You make ingredient substitutions that don’t always work the same way.
For example, if you want to make a recipe a little healthier, don't get rid of oil completely for applesauce. Use a combo of the two. Make sure you know the substitute ingredient you want to use will work the same way as the one you are wanting to replace.
You don’t take measuring seriously.
We know, measuring exactly is time consuming, but sometimes it is necessary.
You boil a dish instead of simmering it.
A simmer is when a bubble reaches the surface about every one to two seconds. Anything more than that and it's boiling. Just because boiling might get the job done faster, doesn't always mean it's better for the recipe.
You don’t read the entire recipe before you start cooking.
It's important to read through the recipe before you start cooking. You never know what you need to save, use, or start at the same time.
You over-work low-fat dough.
In dough recipes that don't use a lot of fat (butter), if you over-knead the dough it's no big deal because the fat keeps it moist. In lower fat dough, you have to be careful with kneading otherwise your dough may turn out tough and dry.
You turn the food too often.
Let meat cook on the same side and resist the urge to flip it.
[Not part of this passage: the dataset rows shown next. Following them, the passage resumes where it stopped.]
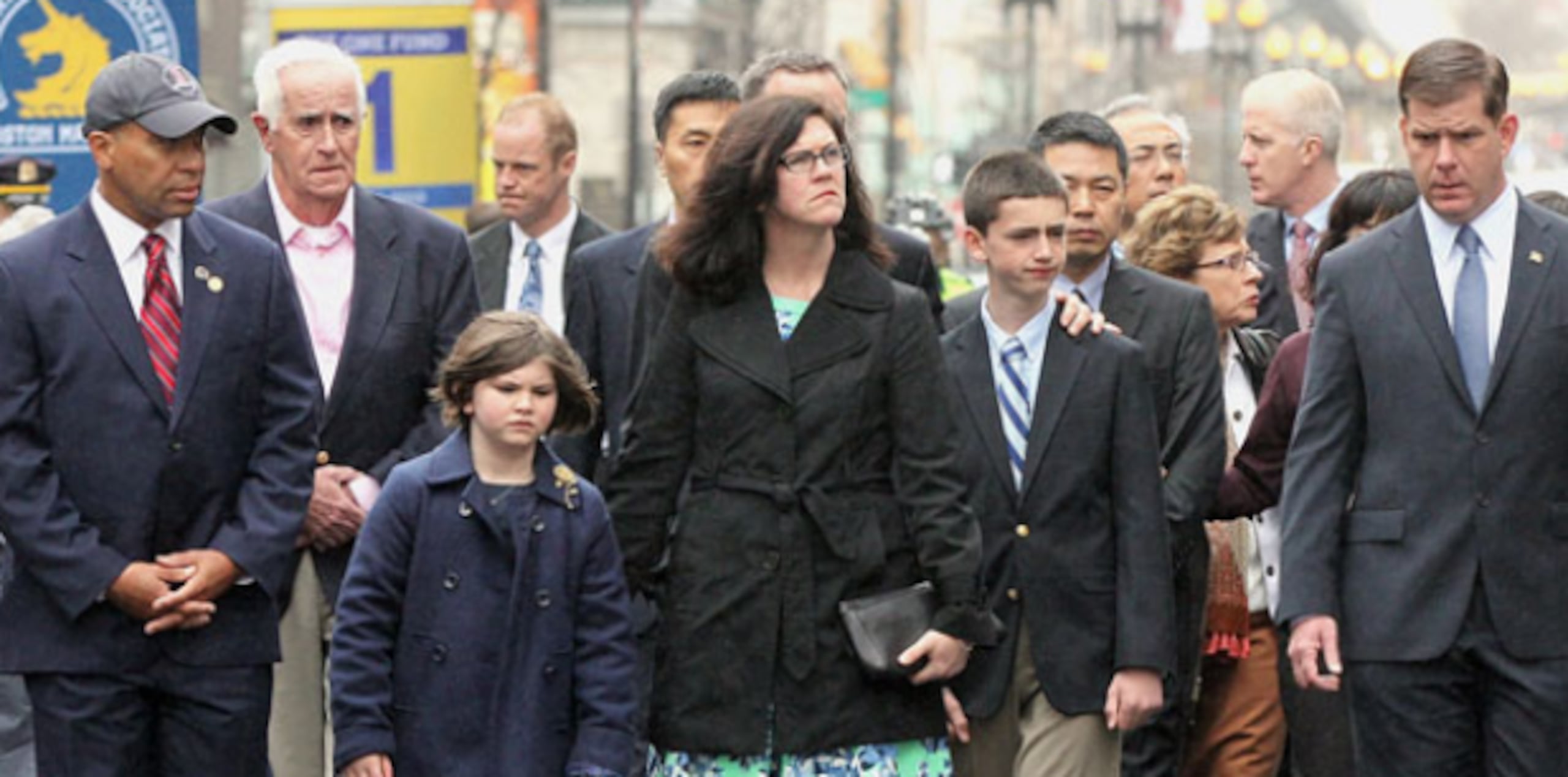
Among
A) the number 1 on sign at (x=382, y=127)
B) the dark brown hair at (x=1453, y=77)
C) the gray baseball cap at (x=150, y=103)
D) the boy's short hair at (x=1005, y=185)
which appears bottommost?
the number 1 on sign at (x=382, y=127)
If you flip it too early, you may loose some of the breading to the pan.
You don’t let your meat rest after cooking.
If given time to rest before being cut, the meat retains more of its juice. Who doesn't like juicier and tastier steak? Depending on size, let it sit for 5 to 15 minutes.
You neglect the nuts.
If you're toasting nuts, don't neglect them! It doesn't take long to burn nuts so watch them carefully. Toast them at 350 degrees for about 2 minutes for coconut flakes and up to 5 minutes for denser nuts. Shake and toss them throughout the cooking process so they toast evenly.
You don’t use a meat thermometer.
Meat varies by size and thickness so it is hard to assign a definitive time for cooking. Meat thermometers are safer and will result in better prepared food.
You put all the salt in the marinade.
Instead, put the salt directly on the meat after you take it out of the marinade. If you're breading food, put salt on the meat and then bread it.
You under-bake your cake.
Even if your tooth pick comes out clean, if the cake is pale, leave it in a little longer until the top is golden brown.
You don’t get the pan hot enough before you add your food.
We know, we get a little impatient too, but it is important to give your pan time to warm up before you cook with it. This is lead to more even cooking.
You slice meat with the grain.
Instead of cutting meat with the grain (muscle fibers), cut against the grain. You will get cleaner cuts. This is more important for tougher cuts of meat, like flank or skirt steak.
Your vegetables aren’t getting shocked.
When cooking vegetables, toss them in boiling water for three to seven minutes. Once done, immediately toss them into ice water to stop the cooking process. Otherwise, the heat will still be on the veggies and make them mushy.
You don’t know when to just start over.
Cooking fails happen to the best of us. Some things can be salvaged, but sometimes it's better to learn from our mistakes and try again.
You put meat straight from the fridge to the grill or oven.
Let meat stand at room temperature for about 15 to 30 minutes. They will cook more evenly this way.
You don’t use the best ingredients.
Just like Papa John's says, "Better ingredients, better pizza." No matter what you're cooking, if you use better ingredients you're going to create better food.